Most people resigning will never be honest about leaving because of a poor manager. Too worried about ‘small world syndrome’ and their bad review will follow them into their next role, they keep quiet. Those who are honest will usually wait until they’re sat in their exit interview with an anonymous HR person before they spill the beans. By that point, it is way too late to convince them to stay.

Making good

Chances are, if you are reading this, you’re not a bad leader. Good leaders are interested in self improvement, meaningful connection with their team and empowering others. A bad leader would have skipped past this headline without considering it applied to them.
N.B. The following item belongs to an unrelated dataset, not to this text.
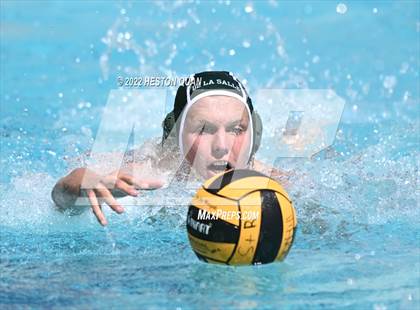 Thumbnail 2 in De La Salle vs. Irvine (S&R Tournament) photogallery.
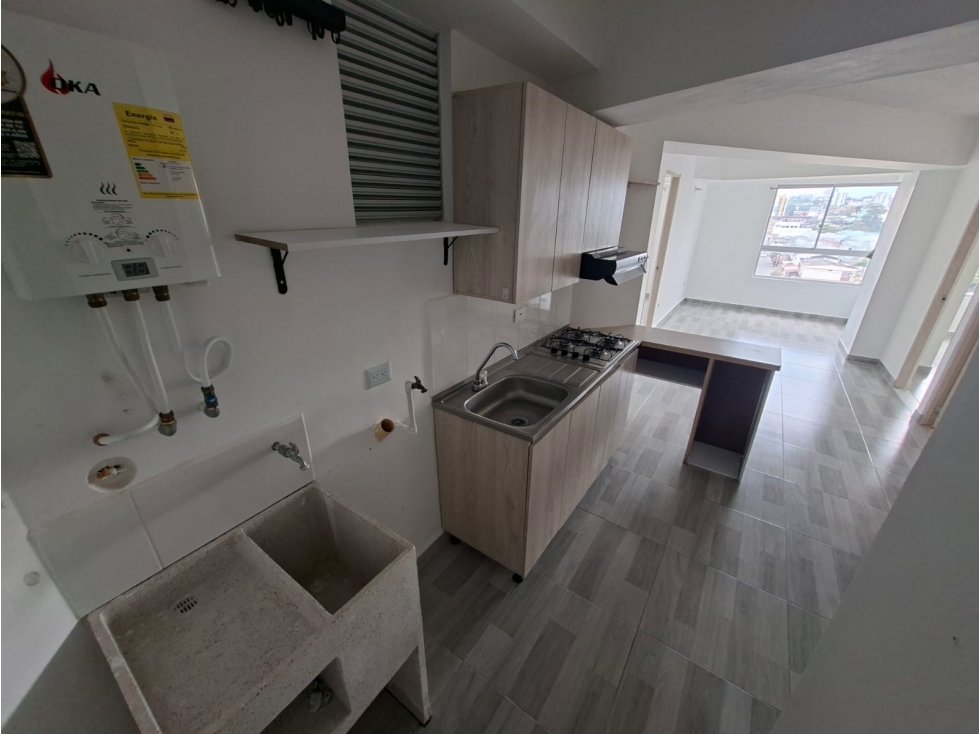APARTAMENTO NUEVO EN ALQUILER - ZONA ALAMOS - GRANADA — foto 3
Phew! But wait, this article still applies to you. Chances are, you are either an enthusiastic rising leader wondering how to make the best impact, or a senior leader wondering how to mitigate poor leadership lower down your organisation’s ranks. Here are four key things you can do to prevent good people from running away from poor leaders.

Keep talking

According to Scott Mautz, author of leadership tome Make it Matter, around 40 per cent of employees would have stayed in their role if someone had checked in with them. Make sure you hold regular meetings with your team or division to give your people the chance to stick their head above the parapet. Have an open door policy, be approachable, but don’t wait for employees to come to you – you need to make sure they have what they need, not just to do their job well, but to secure their personal wellbeing too.

Trust and ownership

In the old days, management was all about ‘do as I say, not as a I do’, and information was often only offered up on a need-to-know basis. But this strong hierarchy creates problems. It means people have less ownership over outcomes – good and bad – which can contribute to low feelings of self worth, believing you’re not valued or feeling like you are an underused resource. Offer up information, give context, let people see the outcomes they have contributed to – and give people responsibility. When you give people the chance to step up in a structured way, they usually shine.

Self reflection

Be self-aware. If you engage in reflective practice then all challenges become opportunities for positive change, all interactions are the chance to strengthen alliances and improve communication, and all problems are a chance to revise your solutions based approach. The goal is satisfaction, professionally and personally – and satisfaction can come even if an outcome hasn’t been ideal. If your staff see you taking opportunities to grow, they will do the same.


Continued professional development is a clear indicator that you care about the organisation. Model this by continuing to take opportunities to upskill through management training and mentorship, internally and externally. Offer your team members the chance to upskill as well – if you invest in them, they will invest in themselves and the organisation.